» **Task description**:
Repeat the entries word for word. Leave nothing out.

(Source data)

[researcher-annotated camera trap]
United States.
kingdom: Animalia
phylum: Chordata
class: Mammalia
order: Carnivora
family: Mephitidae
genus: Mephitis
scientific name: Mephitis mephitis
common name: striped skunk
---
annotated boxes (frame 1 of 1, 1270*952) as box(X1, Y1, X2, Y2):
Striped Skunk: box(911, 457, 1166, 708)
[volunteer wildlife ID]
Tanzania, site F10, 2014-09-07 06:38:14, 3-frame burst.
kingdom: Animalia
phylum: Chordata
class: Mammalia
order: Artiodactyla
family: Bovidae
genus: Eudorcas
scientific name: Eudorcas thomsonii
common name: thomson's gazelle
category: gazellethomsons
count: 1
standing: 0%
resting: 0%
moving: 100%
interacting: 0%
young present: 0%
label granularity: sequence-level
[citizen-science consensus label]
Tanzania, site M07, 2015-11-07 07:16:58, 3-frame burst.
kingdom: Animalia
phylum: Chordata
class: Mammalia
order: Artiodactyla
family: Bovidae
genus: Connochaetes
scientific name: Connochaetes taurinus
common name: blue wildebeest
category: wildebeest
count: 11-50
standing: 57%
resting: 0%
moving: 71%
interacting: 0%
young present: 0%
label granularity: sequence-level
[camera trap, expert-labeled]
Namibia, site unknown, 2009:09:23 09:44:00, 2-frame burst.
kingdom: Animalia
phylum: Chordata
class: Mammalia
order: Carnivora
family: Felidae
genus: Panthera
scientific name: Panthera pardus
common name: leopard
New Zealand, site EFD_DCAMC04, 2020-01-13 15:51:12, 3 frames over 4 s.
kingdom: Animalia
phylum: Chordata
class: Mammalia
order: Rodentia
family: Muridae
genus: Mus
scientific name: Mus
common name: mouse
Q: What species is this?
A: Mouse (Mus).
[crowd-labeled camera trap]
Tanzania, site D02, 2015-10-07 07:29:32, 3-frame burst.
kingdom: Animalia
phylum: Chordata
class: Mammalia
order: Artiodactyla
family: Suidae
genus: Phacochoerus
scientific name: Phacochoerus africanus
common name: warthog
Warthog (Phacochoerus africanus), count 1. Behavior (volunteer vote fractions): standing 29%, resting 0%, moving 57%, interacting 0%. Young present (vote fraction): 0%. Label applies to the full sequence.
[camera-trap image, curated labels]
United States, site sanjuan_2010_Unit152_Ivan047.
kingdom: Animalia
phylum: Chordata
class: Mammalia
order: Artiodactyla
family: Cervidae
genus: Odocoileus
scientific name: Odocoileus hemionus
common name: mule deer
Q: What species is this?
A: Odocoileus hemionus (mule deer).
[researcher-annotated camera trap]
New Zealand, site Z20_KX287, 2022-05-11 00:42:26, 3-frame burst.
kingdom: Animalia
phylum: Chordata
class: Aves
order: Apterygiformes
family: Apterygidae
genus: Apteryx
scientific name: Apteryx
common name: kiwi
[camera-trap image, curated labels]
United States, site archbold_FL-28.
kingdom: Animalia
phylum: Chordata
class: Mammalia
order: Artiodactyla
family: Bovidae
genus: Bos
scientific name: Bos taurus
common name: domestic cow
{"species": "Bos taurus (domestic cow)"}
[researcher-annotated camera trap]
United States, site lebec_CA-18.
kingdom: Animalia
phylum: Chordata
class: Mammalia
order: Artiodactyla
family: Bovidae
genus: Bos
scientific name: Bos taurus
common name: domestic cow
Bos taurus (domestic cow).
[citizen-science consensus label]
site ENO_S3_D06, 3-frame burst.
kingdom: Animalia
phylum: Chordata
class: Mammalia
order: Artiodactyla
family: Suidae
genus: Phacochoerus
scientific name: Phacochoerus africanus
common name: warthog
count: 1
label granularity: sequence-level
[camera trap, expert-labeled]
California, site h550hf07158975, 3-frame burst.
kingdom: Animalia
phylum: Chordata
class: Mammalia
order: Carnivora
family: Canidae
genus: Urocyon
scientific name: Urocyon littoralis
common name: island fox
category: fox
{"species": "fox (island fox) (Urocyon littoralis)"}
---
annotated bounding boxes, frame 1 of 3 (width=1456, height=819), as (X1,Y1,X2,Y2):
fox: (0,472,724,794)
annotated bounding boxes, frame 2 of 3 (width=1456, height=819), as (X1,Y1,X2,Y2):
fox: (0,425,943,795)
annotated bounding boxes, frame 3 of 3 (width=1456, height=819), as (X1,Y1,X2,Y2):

(End Source data)

» **Exercise response**:
[researcher-annotated camera trap]
United States.
kingdom: Animalia
phylum: Chordata
class: Mammalia
order: Carnivora
family: Mephitidae
genus: Mephitis
scientific name: Mephitis mephitis
common name: striped skunk
---
annotated boxes (frame 1 of 1, 1270*952) as box(X1, Y1, X2, Y2):
Striped Skunk: box(911, 457, 1166, 708)
[volunteer wildlife ID]
Tanzania, site F10, 2014-09-07 06:38:14, 3-frame burst.
kingdom: Animalia
phylum: Chordata
class: Mammalia
order: Artiodactyla
family: Bovidae
genus: Eudorcas
scientific name: Eudorcas thomsonii
common name: thomson's gazelle
category: gazellethomsons
count: 1
standing: 0%
resting: 0%
moving: 100%
interacting: 0%
young present: 0%
label granularity: sequence-level
[citizen-science consensus label]
Tanzania, site M07, 2015-11-07 07:16:58, 3-frame burst.
kingdom: Animalia
phylum: Chordata
class: Mammalia
order: Artiodactyla
family: Bovidae
genus: Connochaetes
scientific name: Connochaetes taurinus
common name: blue wildebeest
category: wildebeest
count: 11-50
standing: 57%
resting: 0%
moving: 71%
interacting: 0%
young present: 0%
label granularity: sequence-level
[camera trap, expert-labeled]
Namibia, site unknown, 2009:09:23 09:44:00, 2-frame burst.
kingdom: Animalia
phylum: Chordata
class: Mammalia
order: Carnivora
family: Felidae
genus: Panthera
scientific name: Panthera pardus
common name: leopard
New Zealand, site EFD_DCAMC04, 2020-01-13 15:51:12, 3 frames over 4 s.
kingdom: Animalia
phylum: Chordata
class: Mammalia
order: Rodentia
family: Muridae
genus: Mus
scientific name: Mus
common name: mouse
Q: What species is this?
A: Mouse (Mus).
[crowd-labeled camera trap]
Tanzania, site D02, 2015-10-07 07:29:32, 3-frame burst.
kingdom: Animalia
phylum: Chordata
class: Mammalia
order: Artiodactyla
family: Suidae
genus: Phacochoerus
scientific name: Phacochoerus africanus
common name: warthog
Warthog (Phacochoerus africanus), count 1. Behavior (volunteer vote fractions): standing 29%, resting 0%, moving 57%, interacting 0%. Young present (vote fraction): 0%. Label applies to the full sequence.
[camera-trap image, curated labels]
United States, site sanjuan_2010_Unit152_Ivan047.
kingdom: Animalia
phylum: Chordata
class: Mammalia
order: Artiodactyla
family: Cervidae
genus: Odocoileus
scientific name: Odocoileus hemionus
common name: mule deer
Q: What species is this?
A: Odocoileus hemionus (mule deer).
[researcher-annotated camera trap]
New Zealand, site Z20_KX287, 2022-05-11 00:42:26, 3-frame burst.
kingdom: Animalia
phylum: Chordata
class: Aves
order: Apterygiformes
family: Apterygidae
genus: Apteryx
scientific name: Apteryx
common name: kiwi
[camera-trap image, curated labels]
United States, site archbold_FL-28.
kingdom: Animalia
phylum: Chordata
class: Mammalia
order: Artiodactyla
family: Bovidae
genus: Bos
scientific name: Bos taurus
common name: domestic cow
{"species": "Bos taurus (domestic cow)"}
[researcher-annotated camera trap]
United States, site lebec_CA-18.
kingdom: Animalia
phylum: Chordata
class: Mammalia
order: Artiodactyla
family: Bovidae
genus: Bos
scientific name: Bos taurus
common name: domestic cow
Bos taurus (domestic cow).
[citizen-science consensus label]
site ENO_S3_D06, 3-frame burst.
kingdom: Animalia
phylum: Chordata
class: Mammalia
order: Artiodactyla
family: Suidae
genus: Phacochoerus
scientific name: Phacochoerus africanus
common name: warthog
count: 1
label granularity: sequence-level
[camera trap, expert-labeled]
California, site h550hf07158975, 3-frame burst.
kingdom: Animalia
phylum: Chordata
class: Mammalia
order: Carnivora
family: Canidae
genus: Urocyon
scientific name: Urocyon littoralis
common name: island fox
category: fox
{"species": "fox (island fox) (Urocyon littoralis)"}
---
annotated bounding boxes, frame 1 of 3 (width=1456, height=819), as (X1,Y1,X2,Y2):
fox: (0,472,724,794)
annotated bounding boxes, frame 2 of 3 (width=1456, height=819), as (X1,Y1,X2,Y2):
fox: (0,425,943,795)
annotated bounding boxes, frame 3 of 3 (width=1456, height=819), as (X1,Y1,X2,Y2):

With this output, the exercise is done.